En algún momento del día, Agustín Fest se sienta en su computadora y abre uno de sus cuadernos digitales. Es entonces cuando más aprecia el silencio. A veces, por molestarlo, manipulo el flujo natural de la vida y altero sus ondas beta, y las gama, y las alfa. Es divertido mirar como se levanta y como maldice en esperanto, luego se hunde en coca cola como si ésta pudiera provocarle un delirium tremens. No abuso del recurso, un día podría descubrirme. El perro se sube al sillón y hace como que duerme, y yo, generalmente me dedico a cazar moscas entre mis espinas para recuperar algunas proteínas. Otras veces me asomo por la ventana para contar las grietas grises de la pared vecina. Raras son las ocasiones donde la luz del sol penetra mi cuerpo por el verde que te quiero verde. Este lunes no era diferente, hasta que escuché una suave reverberación que viajaba de la puerta de la casa hasta mis extremidades vegetales. Me es familiar, pensé. Sabiendo que Fest me ignoraría, bajé de un salto y de salto en salto llegué a la entrada de la casa. ¿Quién es?, pregunté y una risa rasposa, y cansada, respondió mi pregunta. Pregunté de nuevo.

–Sabes quien soy, ¿por qué no abres la puerta? –reviró, con su risa rasposa atorada entre sus palabras.

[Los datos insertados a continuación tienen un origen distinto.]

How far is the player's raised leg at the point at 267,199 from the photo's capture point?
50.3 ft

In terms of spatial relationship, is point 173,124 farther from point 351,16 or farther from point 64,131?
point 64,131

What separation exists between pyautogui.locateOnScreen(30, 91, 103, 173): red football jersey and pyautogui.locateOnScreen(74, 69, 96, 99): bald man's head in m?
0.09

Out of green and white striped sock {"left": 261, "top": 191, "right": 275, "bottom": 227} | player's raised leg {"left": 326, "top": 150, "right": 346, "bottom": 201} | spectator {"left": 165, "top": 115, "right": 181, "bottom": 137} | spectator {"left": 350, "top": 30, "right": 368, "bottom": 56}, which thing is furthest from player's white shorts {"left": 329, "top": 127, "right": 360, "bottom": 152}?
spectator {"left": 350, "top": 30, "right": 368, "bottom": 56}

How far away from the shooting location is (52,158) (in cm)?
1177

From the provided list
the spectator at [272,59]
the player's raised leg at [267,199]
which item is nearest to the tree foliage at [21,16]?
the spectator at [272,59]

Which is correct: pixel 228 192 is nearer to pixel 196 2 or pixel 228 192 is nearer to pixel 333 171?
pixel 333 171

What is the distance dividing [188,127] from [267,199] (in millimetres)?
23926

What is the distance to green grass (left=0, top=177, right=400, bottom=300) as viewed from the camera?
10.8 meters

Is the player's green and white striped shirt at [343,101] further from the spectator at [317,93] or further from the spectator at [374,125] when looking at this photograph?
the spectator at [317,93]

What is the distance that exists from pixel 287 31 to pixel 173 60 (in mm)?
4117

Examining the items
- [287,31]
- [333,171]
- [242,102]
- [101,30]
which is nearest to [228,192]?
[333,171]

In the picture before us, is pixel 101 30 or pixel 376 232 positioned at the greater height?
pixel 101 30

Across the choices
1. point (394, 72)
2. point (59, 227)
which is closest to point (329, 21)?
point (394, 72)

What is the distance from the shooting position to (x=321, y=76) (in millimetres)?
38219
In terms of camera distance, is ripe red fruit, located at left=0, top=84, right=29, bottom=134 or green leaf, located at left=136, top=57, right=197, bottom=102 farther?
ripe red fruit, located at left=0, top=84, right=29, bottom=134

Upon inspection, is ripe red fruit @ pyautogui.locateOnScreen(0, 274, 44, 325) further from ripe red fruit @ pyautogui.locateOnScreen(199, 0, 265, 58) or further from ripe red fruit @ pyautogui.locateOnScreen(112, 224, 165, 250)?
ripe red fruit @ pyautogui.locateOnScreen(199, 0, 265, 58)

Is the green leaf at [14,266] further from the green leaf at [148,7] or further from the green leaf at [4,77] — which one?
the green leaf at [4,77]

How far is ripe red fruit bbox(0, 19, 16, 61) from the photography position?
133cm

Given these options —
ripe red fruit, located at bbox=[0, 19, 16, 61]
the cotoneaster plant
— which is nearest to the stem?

Sé que les resulta difícil imaginar a un cacto abriendo una puerta, saltando por la casa y haciendo cosas que sólo están reservadas a los seres humanos que… parece… para eso están hechos: para abrir puertas, fumar y escribir, y sentarse y desperdiciar su vida en quién sabe qué lugares y con cuántos pesos que ganaron después del continuo desperdicio. No se engañen. Algunos cactos lo hacemos, sobre todo, aquellos que hicimos tratos con el diablo. Sentía el calor a través del canto de la puerta, gradualmente este calor se hacía más grande por la impaciencia. Hice una mueca. Nunca traté con él, no en persona.

–¡Fest! –grité–, ¡Llaman a la puerta, baja a abrir! –Su respuesta fue un sonoro portazo. Genial.

–Ábreme, él está escribiendo esto, en este momento. Si dejara de escribirlo y abriera la puerta, ambos desapareceríamos.

Lo sabía, tenía la esperanza que lo hiciera y nos evitábamos… pues, esto. Abrí, como los cactos suelen hacerlo y un lobo de pelo café, a veces engañosamente rojizo, estaba frente a mí. Había escuchado de él, se llamaba Kromg y era un dios menor, en quien sabe qué cultura.

–Pensé que no los encontraría –dijo el lobo–, pero aquí estoy. ¿No sabrás forjar cadenas con los flujos de una virgen y la plata de los enanos nórdicos?

–No –respondí.

–Está bien, un simple mecate bastará, átame al jardín

Hice lo que pidió el lobo. Si fuera otro personaje, seguro tendría muchas preguntas que hacerle, pero no lo era. Lo acompañé un rato. Él se acostó en el jardín y miró a ningún lugar.

–Si llega su mujer, seguro agarrará una escoba y te correrá. Eres grande y feo. Pareces callejero.

El lobo se rió por lo bajito. Lo malo de los dioses es que no se les puede manejar como a un humano porque fueron los dioses quienes inventaron el control.